---------- Data supplied ----------
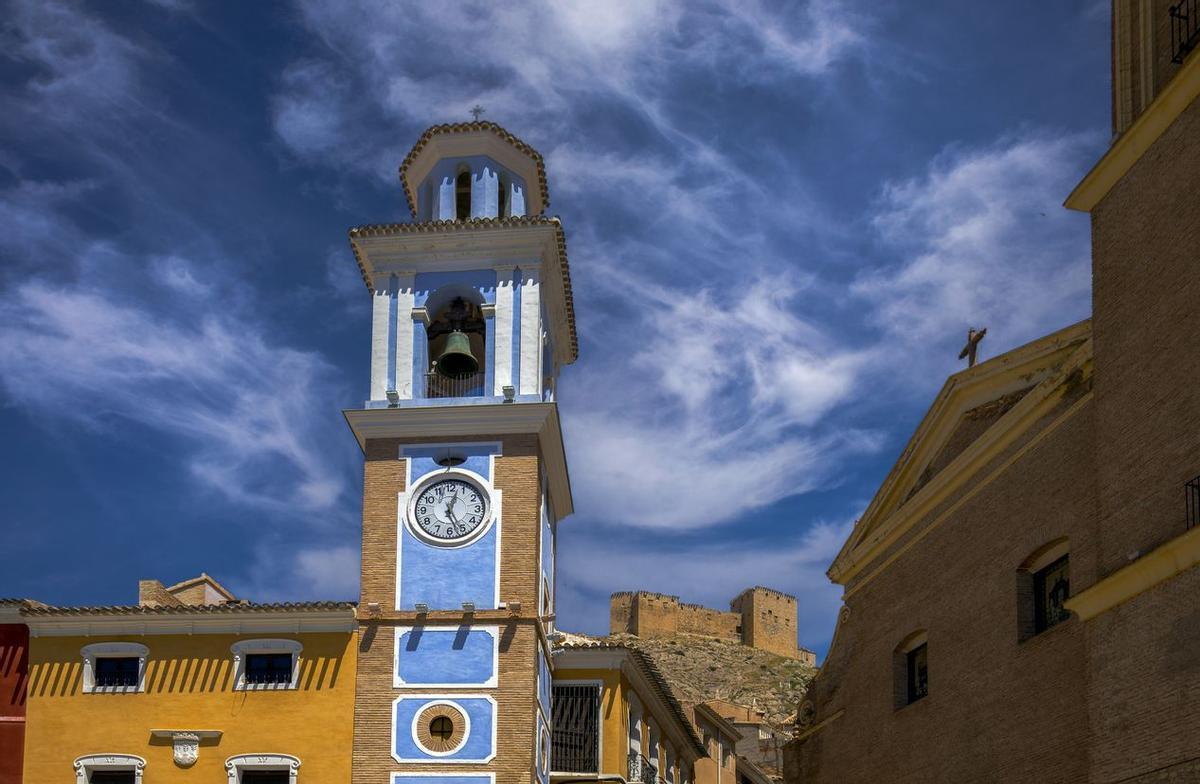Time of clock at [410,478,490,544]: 12:26
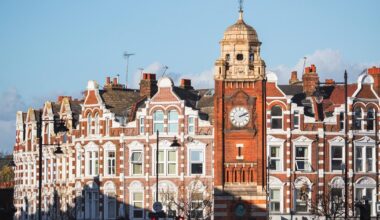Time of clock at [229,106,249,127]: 2:11
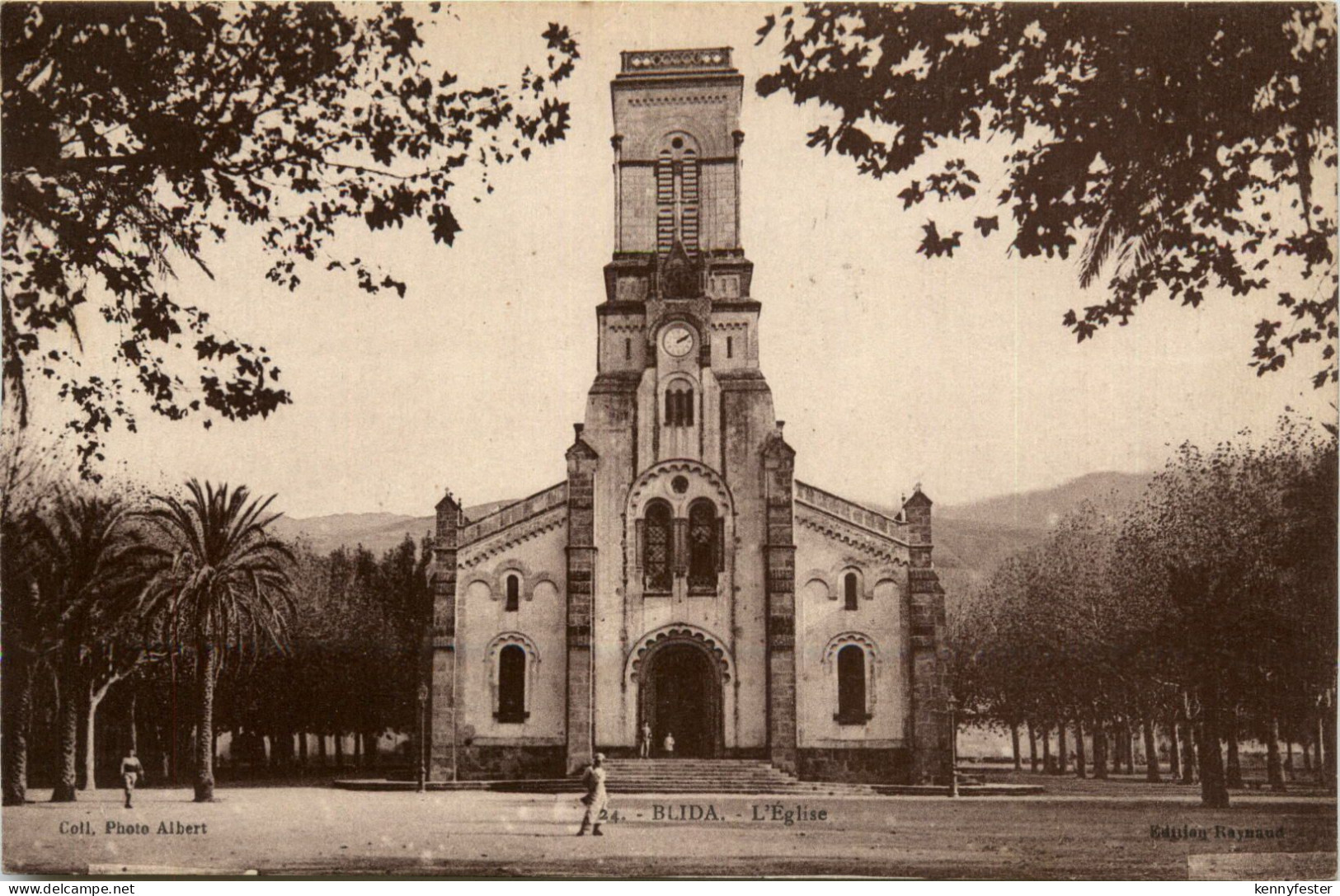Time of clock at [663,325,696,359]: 2:09
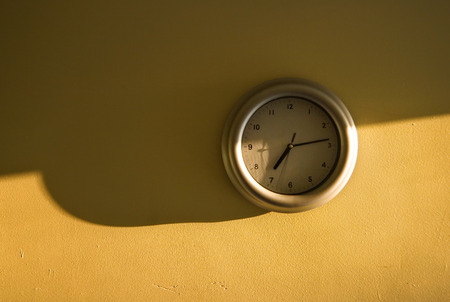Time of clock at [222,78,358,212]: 7:13
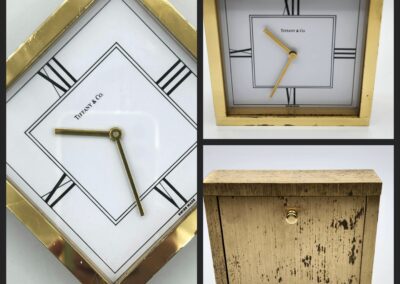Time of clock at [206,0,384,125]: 10:34
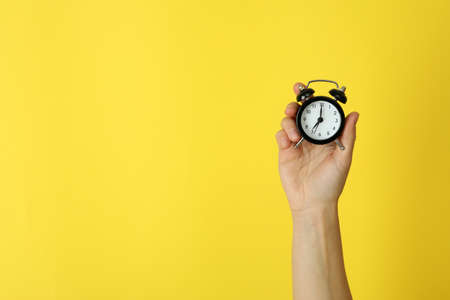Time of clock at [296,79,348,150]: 7:00
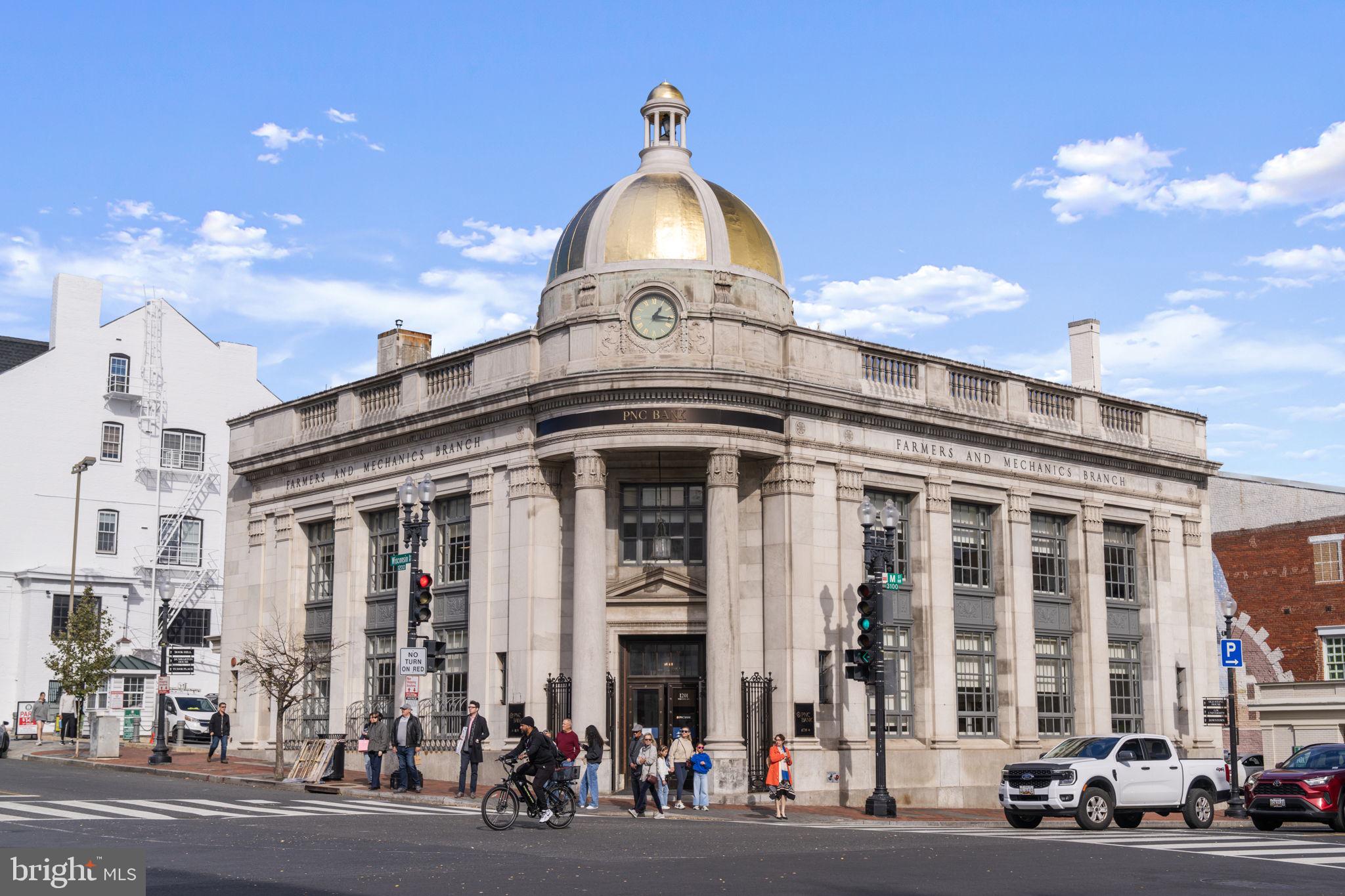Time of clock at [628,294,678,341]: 1:16
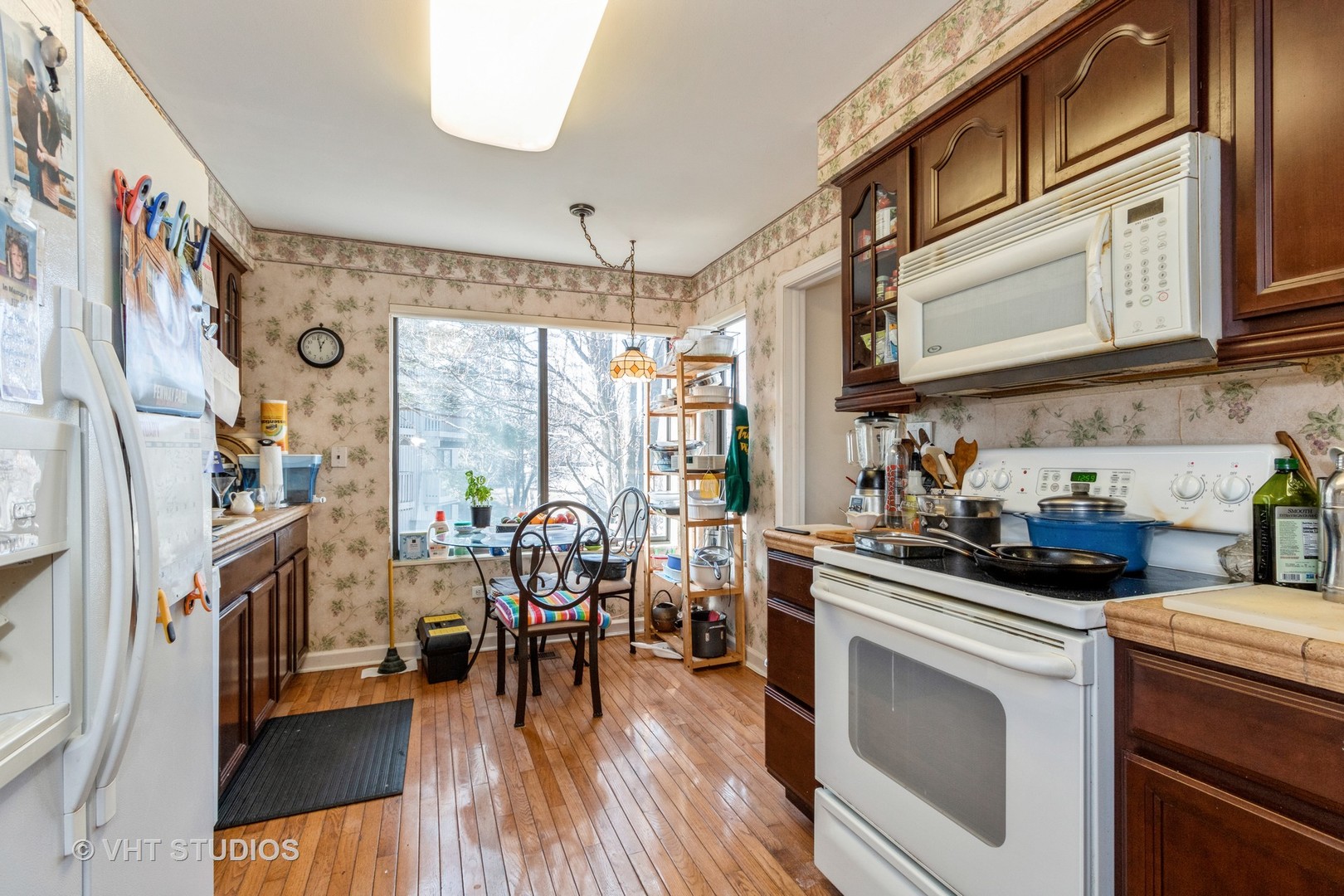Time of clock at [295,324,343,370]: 12:58
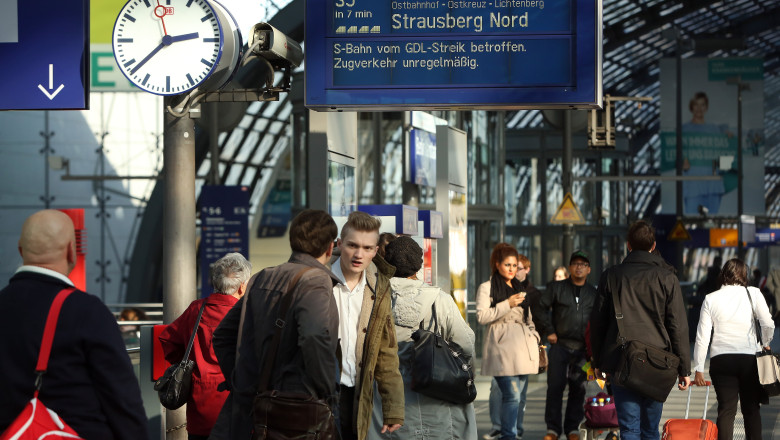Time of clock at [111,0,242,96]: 2:38
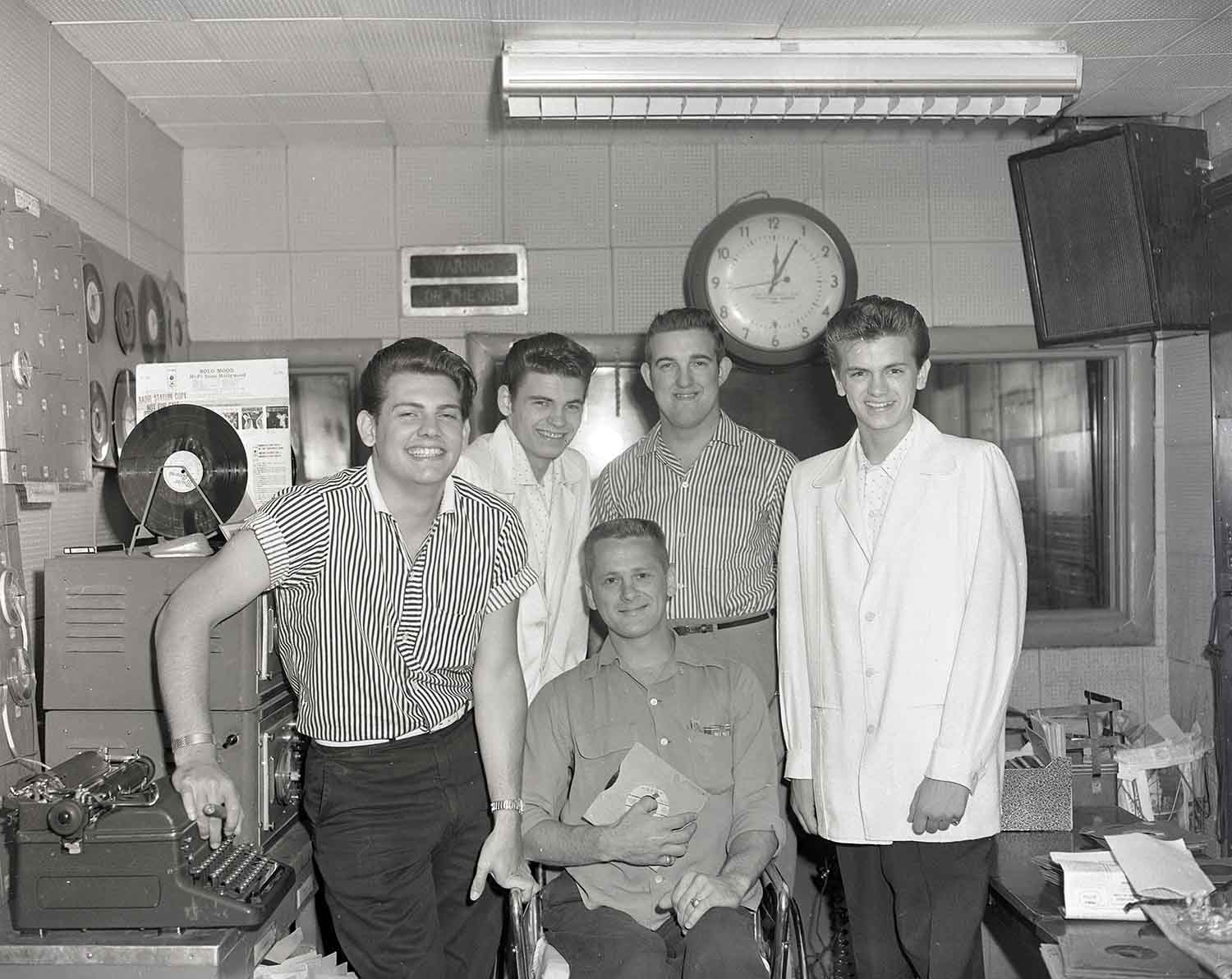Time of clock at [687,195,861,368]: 12:04
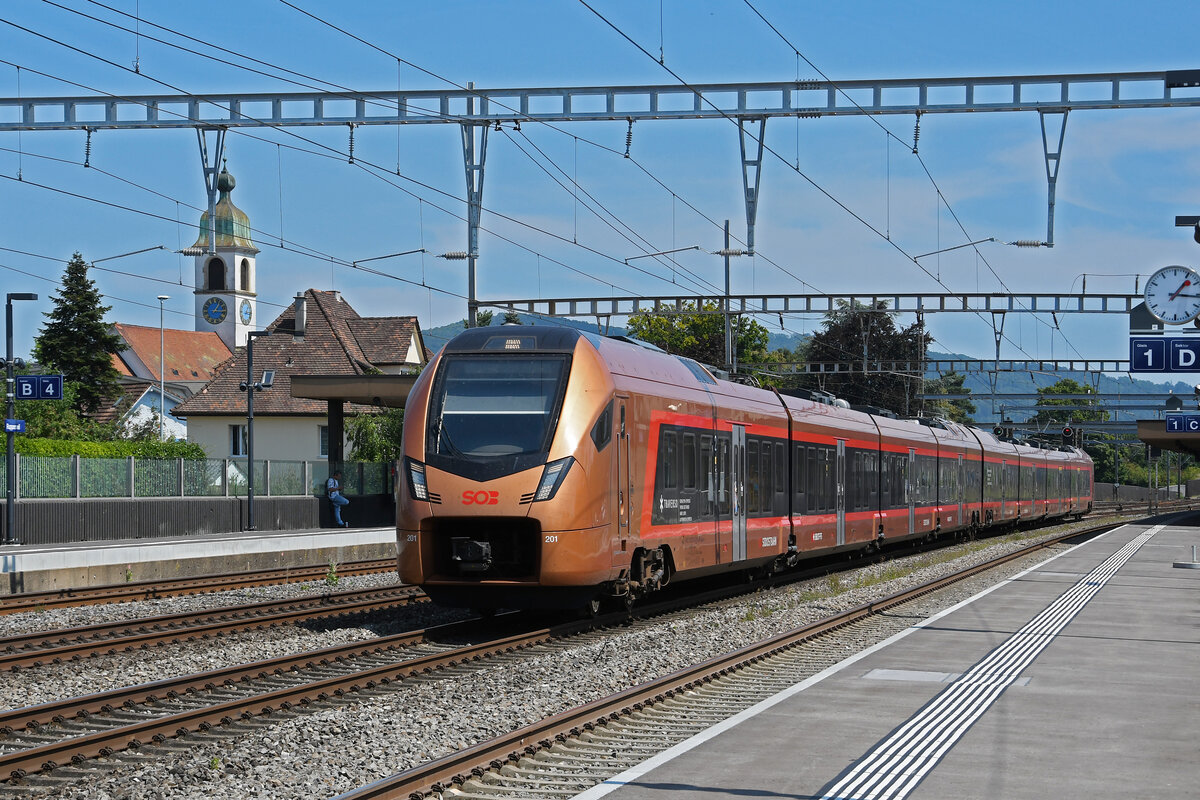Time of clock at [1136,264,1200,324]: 1:16
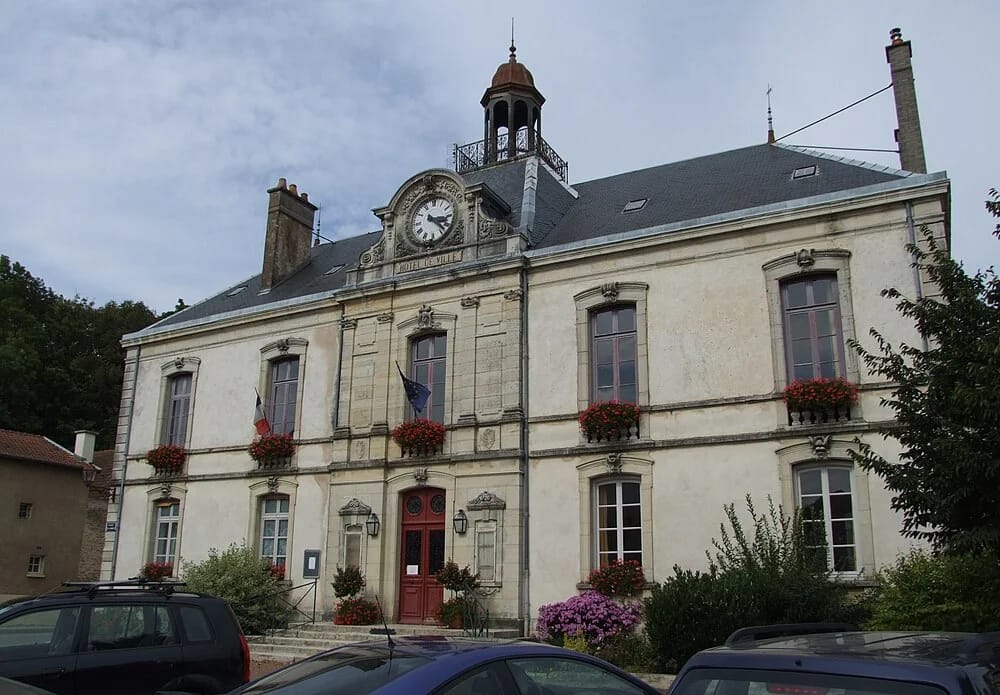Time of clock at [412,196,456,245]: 3:22
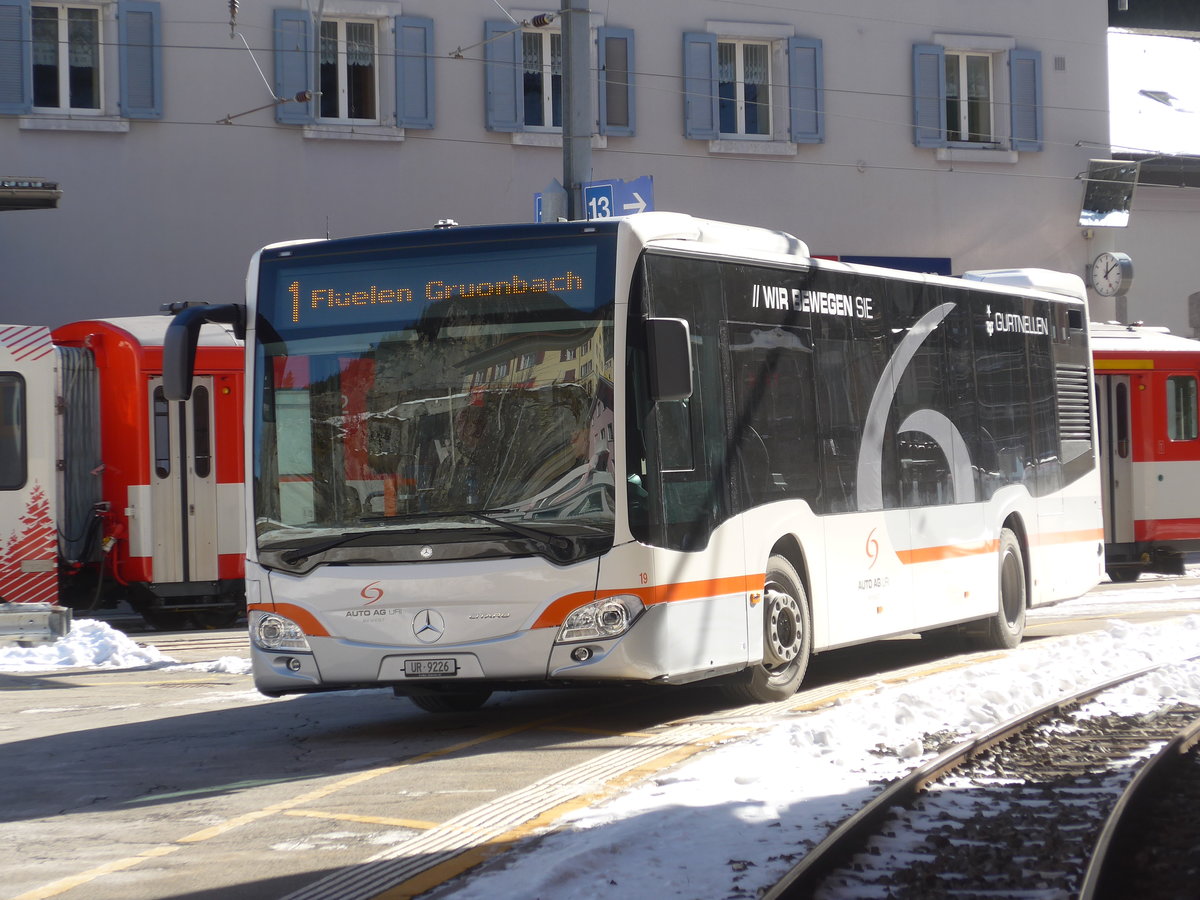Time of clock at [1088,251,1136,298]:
----------
Convert the records into a JSON list of strings, one string per line with blank lines omitted, starting at the line that contains "Time of clock at [111,0,242,96]: 2:38" and ending at the last line of the records. Exclude the pictures from the output.

*Written response*.
[
  "Time of clock at [111,0,242,96]: 2:38",
  "Time of clock at [687,195,861,368]: 12:04",
  "Time of clock at [1136,264,1200,324]: 1:16",
  "Time of clock at [412,196,456,245]: 3:22",
  "Time of clock at [1088,251,1136,298]:"
]